This year at New Stage Theatre, "A Christmas Carol" has a new concept. Everything is different, but the script is the same. There is more detail than ever, and veteran set designer and director Sam Sparks is directing it for the first time.
There are more songs, and the crew has added dance to the production. You'll hear jazz and gospel music throughout the show, accompanying an even greater number of Christmas carols. Laura Hastings brings the emotions of loss, hope and hurt together as she sings "What Child Is This." Hastings plays Old Sara, Belle and Mrs. Cratchit.
This year's show is like a play within a play, in that the characters are street people playing their roles in Dickens' play.
Hastings says, "It's really neat because you get a different take on it. Instead of it being ritzy, you get more of a reality."
For example, in contrast to the ordinary lavish set, this one features a dumpster along with other street pieces of urban life.
"It doesn't turn from street into this big fancy setting," Hastings explains. "That's the magic of it."
Bill Ford Campbell plays Scrooge, and he adds energy to the show. His body language is animated, and he steps all the way into character. In the beginning, he's asleep in the street. Another homeless person hands him his hat, and he becomes Scrooge.
Turner Crumbley, 27, plays David, the narrator who is also a street person. "There's sort of a community thing that is involved in this version that has been absent," Crumbley says. The homeless are more involved. The concept, staging, and design are just as much about the narrator and street people as they are Scrooge.
"We're trying to say that the story is about life's missed opportunities, and you're not going through this alone," Sparks, the director says. "We all experience mishaps and we're experiencing this together as a community."
Crumbley's voice sets the tone. It feels like you're listening to one of the greatest storytellers tell a famous story. "It's still the same carol, but it's got a lot more texture than the productions in years past," he says.
The acting experience in the cast ranges from amateur to professional. For some actors, this is their 14th season to performthis play, while for others this is their second or third. This makes Sparks' directorial communication different to each performer because of differing experience.

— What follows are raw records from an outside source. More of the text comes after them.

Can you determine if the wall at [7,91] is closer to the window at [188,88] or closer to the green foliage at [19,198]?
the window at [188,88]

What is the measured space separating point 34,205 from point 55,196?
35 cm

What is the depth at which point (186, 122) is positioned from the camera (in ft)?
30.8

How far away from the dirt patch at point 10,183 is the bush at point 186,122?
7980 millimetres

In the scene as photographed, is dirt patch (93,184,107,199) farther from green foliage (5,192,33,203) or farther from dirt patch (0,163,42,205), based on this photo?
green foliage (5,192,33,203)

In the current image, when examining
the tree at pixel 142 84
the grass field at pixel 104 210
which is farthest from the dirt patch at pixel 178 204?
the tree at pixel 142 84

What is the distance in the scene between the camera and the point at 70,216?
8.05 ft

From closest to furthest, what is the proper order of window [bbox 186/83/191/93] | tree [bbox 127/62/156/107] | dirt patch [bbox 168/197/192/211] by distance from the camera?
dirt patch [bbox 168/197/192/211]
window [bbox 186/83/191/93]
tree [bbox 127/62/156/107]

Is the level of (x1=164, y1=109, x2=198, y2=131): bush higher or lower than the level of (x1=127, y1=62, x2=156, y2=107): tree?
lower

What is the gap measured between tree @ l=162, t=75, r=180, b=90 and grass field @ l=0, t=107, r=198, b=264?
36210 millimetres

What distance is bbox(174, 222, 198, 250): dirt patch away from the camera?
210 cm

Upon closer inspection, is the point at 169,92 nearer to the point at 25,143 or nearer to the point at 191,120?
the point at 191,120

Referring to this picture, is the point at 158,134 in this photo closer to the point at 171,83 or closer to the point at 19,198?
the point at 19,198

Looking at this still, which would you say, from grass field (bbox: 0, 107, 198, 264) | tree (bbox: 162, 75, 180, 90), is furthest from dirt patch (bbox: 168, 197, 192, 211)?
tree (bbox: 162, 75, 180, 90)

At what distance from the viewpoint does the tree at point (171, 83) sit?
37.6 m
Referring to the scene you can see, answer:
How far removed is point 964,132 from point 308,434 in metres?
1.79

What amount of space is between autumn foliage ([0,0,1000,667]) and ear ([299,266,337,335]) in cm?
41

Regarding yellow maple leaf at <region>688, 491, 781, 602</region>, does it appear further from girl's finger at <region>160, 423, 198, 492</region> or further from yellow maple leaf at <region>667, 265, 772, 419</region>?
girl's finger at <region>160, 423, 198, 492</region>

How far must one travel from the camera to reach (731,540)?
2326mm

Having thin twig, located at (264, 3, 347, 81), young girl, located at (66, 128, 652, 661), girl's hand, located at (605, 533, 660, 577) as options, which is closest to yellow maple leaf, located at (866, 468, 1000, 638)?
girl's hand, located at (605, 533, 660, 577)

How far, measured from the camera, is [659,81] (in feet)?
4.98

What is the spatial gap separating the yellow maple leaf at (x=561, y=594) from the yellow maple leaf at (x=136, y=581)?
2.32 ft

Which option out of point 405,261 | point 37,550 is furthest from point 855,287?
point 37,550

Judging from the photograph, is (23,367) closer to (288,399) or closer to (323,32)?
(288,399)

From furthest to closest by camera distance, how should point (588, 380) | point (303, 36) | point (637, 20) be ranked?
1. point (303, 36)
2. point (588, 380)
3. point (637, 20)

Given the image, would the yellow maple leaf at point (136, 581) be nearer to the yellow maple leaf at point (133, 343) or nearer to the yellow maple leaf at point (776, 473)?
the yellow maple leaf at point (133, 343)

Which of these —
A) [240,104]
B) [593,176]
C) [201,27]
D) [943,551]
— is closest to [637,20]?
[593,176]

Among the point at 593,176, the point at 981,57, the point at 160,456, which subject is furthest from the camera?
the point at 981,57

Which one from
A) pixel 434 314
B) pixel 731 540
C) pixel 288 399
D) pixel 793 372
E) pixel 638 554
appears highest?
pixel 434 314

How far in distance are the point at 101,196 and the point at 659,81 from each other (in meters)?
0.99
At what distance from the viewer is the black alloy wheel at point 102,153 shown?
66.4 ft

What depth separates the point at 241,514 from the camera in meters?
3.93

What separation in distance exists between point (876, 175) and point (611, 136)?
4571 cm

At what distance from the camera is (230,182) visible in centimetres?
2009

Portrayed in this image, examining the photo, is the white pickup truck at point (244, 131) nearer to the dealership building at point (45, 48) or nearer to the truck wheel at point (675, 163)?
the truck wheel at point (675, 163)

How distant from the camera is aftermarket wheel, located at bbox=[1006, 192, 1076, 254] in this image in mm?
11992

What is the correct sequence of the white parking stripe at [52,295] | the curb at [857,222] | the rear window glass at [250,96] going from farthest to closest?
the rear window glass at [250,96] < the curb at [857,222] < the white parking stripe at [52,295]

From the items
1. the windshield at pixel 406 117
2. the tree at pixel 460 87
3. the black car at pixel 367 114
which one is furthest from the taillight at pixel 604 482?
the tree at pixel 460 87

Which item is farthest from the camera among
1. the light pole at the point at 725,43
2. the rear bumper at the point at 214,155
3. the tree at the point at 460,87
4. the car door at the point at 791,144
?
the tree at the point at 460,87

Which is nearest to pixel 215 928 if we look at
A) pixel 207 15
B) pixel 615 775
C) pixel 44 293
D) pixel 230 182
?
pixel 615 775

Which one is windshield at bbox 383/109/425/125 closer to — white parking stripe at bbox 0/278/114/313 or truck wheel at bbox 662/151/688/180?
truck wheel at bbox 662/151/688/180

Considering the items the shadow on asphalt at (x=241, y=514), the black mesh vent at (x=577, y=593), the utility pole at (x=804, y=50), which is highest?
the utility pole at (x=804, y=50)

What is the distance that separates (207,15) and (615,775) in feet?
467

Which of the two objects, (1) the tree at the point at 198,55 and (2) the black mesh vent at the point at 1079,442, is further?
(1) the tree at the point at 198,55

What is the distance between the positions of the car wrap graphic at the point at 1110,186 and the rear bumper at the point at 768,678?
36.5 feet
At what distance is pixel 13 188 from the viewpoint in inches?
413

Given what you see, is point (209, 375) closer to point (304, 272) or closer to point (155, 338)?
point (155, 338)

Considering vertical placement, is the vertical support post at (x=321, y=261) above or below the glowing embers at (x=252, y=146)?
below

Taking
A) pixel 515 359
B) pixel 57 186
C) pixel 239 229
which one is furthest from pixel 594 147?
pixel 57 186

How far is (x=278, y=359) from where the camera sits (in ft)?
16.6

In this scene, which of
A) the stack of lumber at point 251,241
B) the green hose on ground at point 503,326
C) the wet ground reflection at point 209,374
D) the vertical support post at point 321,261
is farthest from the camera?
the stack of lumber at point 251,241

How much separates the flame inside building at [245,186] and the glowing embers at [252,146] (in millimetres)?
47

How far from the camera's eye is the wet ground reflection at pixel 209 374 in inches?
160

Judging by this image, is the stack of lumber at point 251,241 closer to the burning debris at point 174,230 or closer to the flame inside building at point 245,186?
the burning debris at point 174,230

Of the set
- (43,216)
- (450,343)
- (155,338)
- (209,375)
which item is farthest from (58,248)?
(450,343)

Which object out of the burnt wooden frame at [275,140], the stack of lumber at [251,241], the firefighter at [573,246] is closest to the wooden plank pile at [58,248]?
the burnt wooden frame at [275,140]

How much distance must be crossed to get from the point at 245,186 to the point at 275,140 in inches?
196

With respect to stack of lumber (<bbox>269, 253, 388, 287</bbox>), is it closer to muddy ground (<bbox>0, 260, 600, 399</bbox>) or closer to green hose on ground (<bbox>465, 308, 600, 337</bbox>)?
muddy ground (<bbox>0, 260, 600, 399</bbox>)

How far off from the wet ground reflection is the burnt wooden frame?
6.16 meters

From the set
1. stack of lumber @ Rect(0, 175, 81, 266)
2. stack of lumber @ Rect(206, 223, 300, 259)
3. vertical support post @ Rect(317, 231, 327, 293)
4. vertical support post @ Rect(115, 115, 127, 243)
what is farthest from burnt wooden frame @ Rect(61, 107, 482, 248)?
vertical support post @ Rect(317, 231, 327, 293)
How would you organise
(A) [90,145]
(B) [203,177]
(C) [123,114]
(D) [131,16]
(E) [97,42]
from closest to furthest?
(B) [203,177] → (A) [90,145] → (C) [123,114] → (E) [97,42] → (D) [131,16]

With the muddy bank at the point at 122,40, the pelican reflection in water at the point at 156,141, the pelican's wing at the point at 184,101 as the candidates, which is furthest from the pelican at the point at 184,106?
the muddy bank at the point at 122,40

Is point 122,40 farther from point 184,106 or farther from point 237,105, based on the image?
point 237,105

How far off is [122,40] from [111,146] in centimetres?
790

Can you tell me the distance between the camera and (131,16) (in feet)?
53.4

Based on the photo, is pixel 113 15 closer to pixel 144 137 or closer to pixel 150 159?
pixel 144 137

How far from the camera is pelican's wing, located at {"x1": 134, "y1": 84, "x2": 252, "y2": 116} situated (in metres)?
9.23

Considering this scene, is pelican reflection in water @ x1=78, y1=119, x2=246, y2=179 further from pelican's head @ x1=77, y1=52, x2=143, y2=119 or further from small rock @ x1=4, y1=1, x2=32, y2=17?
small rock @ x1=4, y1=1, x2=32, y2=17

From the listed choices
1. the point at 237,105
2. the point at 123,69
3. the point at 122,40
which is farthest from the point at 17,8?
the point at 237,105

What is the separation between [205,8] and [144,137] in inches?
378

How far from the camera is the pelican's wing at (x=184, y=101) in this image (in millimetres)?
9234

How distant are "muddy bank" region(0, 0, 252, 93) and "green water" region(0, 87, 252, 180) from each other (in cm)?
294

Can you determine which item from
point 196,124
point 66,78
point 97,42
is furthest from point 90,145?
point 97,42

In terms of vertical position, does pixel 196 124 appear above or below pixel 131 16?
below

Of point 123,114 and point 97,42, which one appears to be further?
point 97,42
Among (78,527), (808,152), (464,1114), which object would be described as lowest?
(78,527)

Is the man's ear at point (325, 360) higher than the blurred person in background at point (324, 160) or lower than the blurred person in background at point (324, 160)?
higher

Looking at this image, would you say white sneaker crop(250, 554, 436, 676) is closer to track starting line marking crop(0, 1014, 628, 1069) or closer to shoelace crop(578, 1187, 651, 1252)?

The other performers in the show include: Dianne Brown as Mrs. Fezziwig/Mrs. Dilber, Chris Roebuck as 2nd Solicitor/Christmas Present, Jessica Wilkinson as Kate, James Anderson as Marley/Fezziwig/Old Joe, Matt Ward as Cratchit, Will Hickman as Fred, Michael Guidry as Willie/Ebenezer/Topper/Ghost of Christmas Yet to Come, Will Kennedy as Tiny Tim, Roshell McKevie as Christmas Past, David Pigott as Dick, Davis Gunter as Mr. Pip, Nick Judin as Blind Man, Travis Hodges and Jordan White as Mankind's children, Max Palmer as 1st Man, Julian Preston is playing Peter Cratchit, Eliza Neely as Belinda, Kyla Smith as Suzanne and Michelle Jackson as Martha.
The show runs Dec. 2-18 for a 19-performance run. Curtain times for the performances are Thursday-Saturday at 7:30 p.m. and 2 p.m. for the Sunday matinees. There aren't any performances on Monday, Tuesday or Wednesday. Two additional matinees have been added on Dec. 10 and 17 at 2 p.m.
Ticket prices are $18 for adults, $15 for students and seniors, $10 for children 12 and under and $12 for groups of 20 or more. There is also a special family package for $50. This includes two tickets for adults and two for children.